# Text shown:
========

Back in the turbulent South, Wyatt Outlaw, a town commissioner in Graham, North Carolina, was lynched by the Ku Klux Klan on February 26, 1870. Outlaw, who was the president of the Alamance County Union League of America (an anti Ku Klux Klan group), helped to establish the Republican party in North Carolina and advocated establishing a school for African Americans. The Klan hanged him from an oak tree near the Alamance County Courthouse. Dozens of Klansmen were arrested for the murders of Outlaw and other African Americans in Alamance and Caswell Counties. Many of the arrested men confessed, but, despite protests by Governor William W. Holden, a federal judge in Salisbury ordered them released.

 

Elizabethtown, New MexicoLater the same year, on the raw frontier of the West, gunfighter Clay Allison sat brooding about a locally convicted murder by the name of Charles Kennedy. While drinking in an Elizabethtown, New Mexico saloon on October 7th, he soon stirred up sentiment against Kennedy. In no time, he led a lynch mob across the street to the jail, where they dragged Kennedy screaming from his cell. He was then taken to a local slaughterhouse where he was hanged and his body was mutilated with huge knives used for butchering cattle. Allison cut the body down, and using an ax, chopped Kennedy's head off and jammed it onto a pole. Allison then rode his horse all the way to Cimarron where he put the head on display on the bar of Henry Lambert's saloon. Later, someone stuck it on the corral fence at the St. James Hotel where it remained for months and eventually mummified.

 

During this time, former slaves and free black men continued to be executed such as ten black men on October 19, 1870 in Clinton, South Carolina. In November four black men were lynched in Coosa County, Alabama; four were lynched in Noxubee County, Mississippi, and a federal revenue agent was hanged in White County, Georgia.

 

Lynchings continued in earnest in the South and the Old West over the next couple of years. In 1873, Klansman laid siege to the small town of Colfax, Louisiana, which was defended by black veterans of the Union army.  On Easter Sunday, April 13, armed with a small cannon, the whites overpowered the defenders and slaughtered 50 blacks and two whites after they had surrendered under a white flag.

 

Wild Bill Hickok

James Butler "Wild Bill" Hickok, State

Historical Society of Wisconsin

While hangings were taking place all over the South and the Wild West, one of the most famous was that of Jack "Broken Nose" McCall on March 1, 1877. Having gone to Deadwood, South Dakota in 1876, using the name of Bill Sutherland, he sat in on a poker game with Wild Bill Hickok. Losing all his money, Wild Bill generously gave him back enough to buy breakfast, but advised him not to play again until he could cover his losses. Humiliated, McCall shot Hickok in the back of the head the very next day. He left Deadwood after killing Hickok, but was later arrested in Laramie, Wyoming, brought back to Yankton and put on trial for Hickok's death. Found guilty, he was sentenced to hang. On March 1, 1877, he stood trembling on the scaffold, begging for someone to save him. He was buried in Yankton in an unmarked grave with the rope still around his neck.

========

# Provided data:
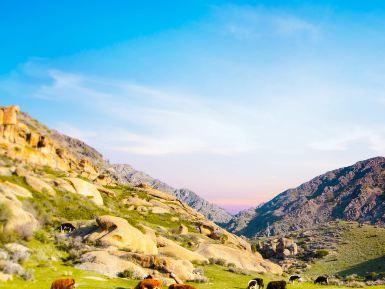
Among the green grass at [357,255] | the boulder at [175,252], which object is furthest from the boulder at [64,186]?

========

# Work to do:
1. Answer these questions about the text on 1870s lynchings:
(a) Where did the Klan hang Wyatt Outlaw?
(b) On what did Clay Allison put Kennedy's head on display in Cimarron?
(c) Where was McCall arrested after he left Deadwood?
2. Please rewrite the part of the text on 1870s lynchings starting with "During this time, former" and going on through "a white flag.", putting "Lowndes County" where it says "Noxubee County".
3. Name every county mentioned in the text on 1870s lynchings.

# Worked solutions:
1.
(a) From an oak tree near the Alamance County Courthouse
(b) The bar of Henry Lambert's saloon
(c) Laramie, Wyoming

2.
During this time, former slaves and free black men continued to be executed such as ten black men on October 19, 1870 in Clinton, South Carolina. In November four black men were lynched in Coosa County, Alabama; four were lynched in Lowndes County, Mississippi, and a federal revenue agent was hanged in White County, Georgia.

 

Lynchings continued in earnest in the South and the Old West over the next couple of years. In 1873, Klansman laid siege to the small town of Colfax, Louisiana, which was defended by black veterans of the Union army.  On Easter Sunday, April 13, armed with a small cannon, the whites overpowered the defenders and slaughtered 50 blacks and two whites after they had surrendered under a white flag.

3. Alamance County, Caswell County, Coosa County, Noxubee County, White County